Author yukav Posted March 2, 2012 Author Posted March 2, 2012 Wow was it stress that hurt your immune system or just polution. Be careful with animal intake and try to keep it to a minimum like just at dinner a few times a week. Might help. It was stress and pushing myself to work out everyday and i ate almost only bananas (the banana diet) that was a mistake.
ScienceGal Posted March 2, 2012 Posted March 2, 2012 In time, everyone gets old and unattractive. Even if you mold into his ridiculous version of *perfection*, it won't last forever. All you can do is make healthy choices and do the best to take care of yourself. It sounds like you're trying to do that physically, but not emotionally (since you're putting up with this comments that are hurting you). People who truly love their partner find a way to encourage good habits, but not force or be negative. He should not be telling you while you're eating that you need to exercise. Instead, he should notice all of the good things you are doing and question what isn't healthy (such as you eating so poorly that you get sick). You need to find a way to communicate to him that his methods are not helping you. Tell him what you'd like from him in terms of support (which might be laying off the comments). I think if you felt totally loved and supported then your stress would be lower and you might have better weight loss results. Also, perhaps you should have your doctor refer you to a nutritionist. Get on a diet/exercise plan, but do it for YOU. Hold your head high, make progress in your own time, and feel great about it. If your boyfriend doesn't appreciate that, it's time to think about moving on.

▶ Dataset extract:
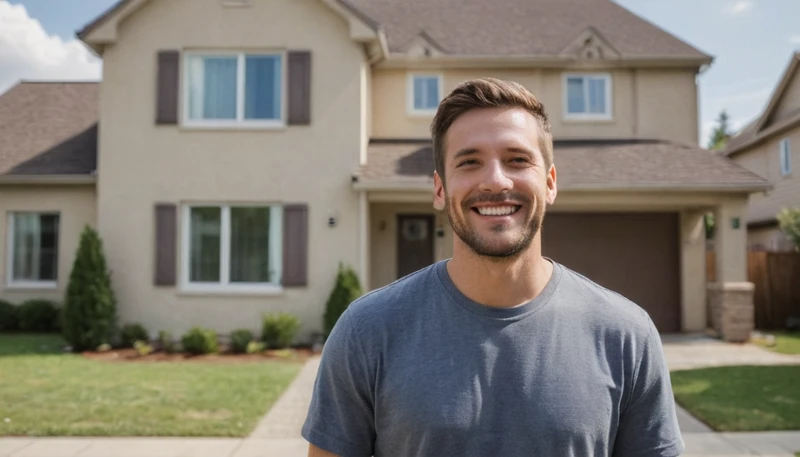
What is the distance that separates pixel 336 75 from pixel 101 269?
17.0 ft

▶ Exercise aim: Please summarize the forum posts above in two sentences.

▶ Your response: Yukav says the immune trouble came from stress, daily workouts, and a mistaken diet of almost only bananas. ScienceGal advises telling the boyfriend that his negative comments aren't helping, getting a doctor's referral to a nutritionist, and following a diet and exercise plan for oneself, and suggests moving on if he doesn't appreciate that.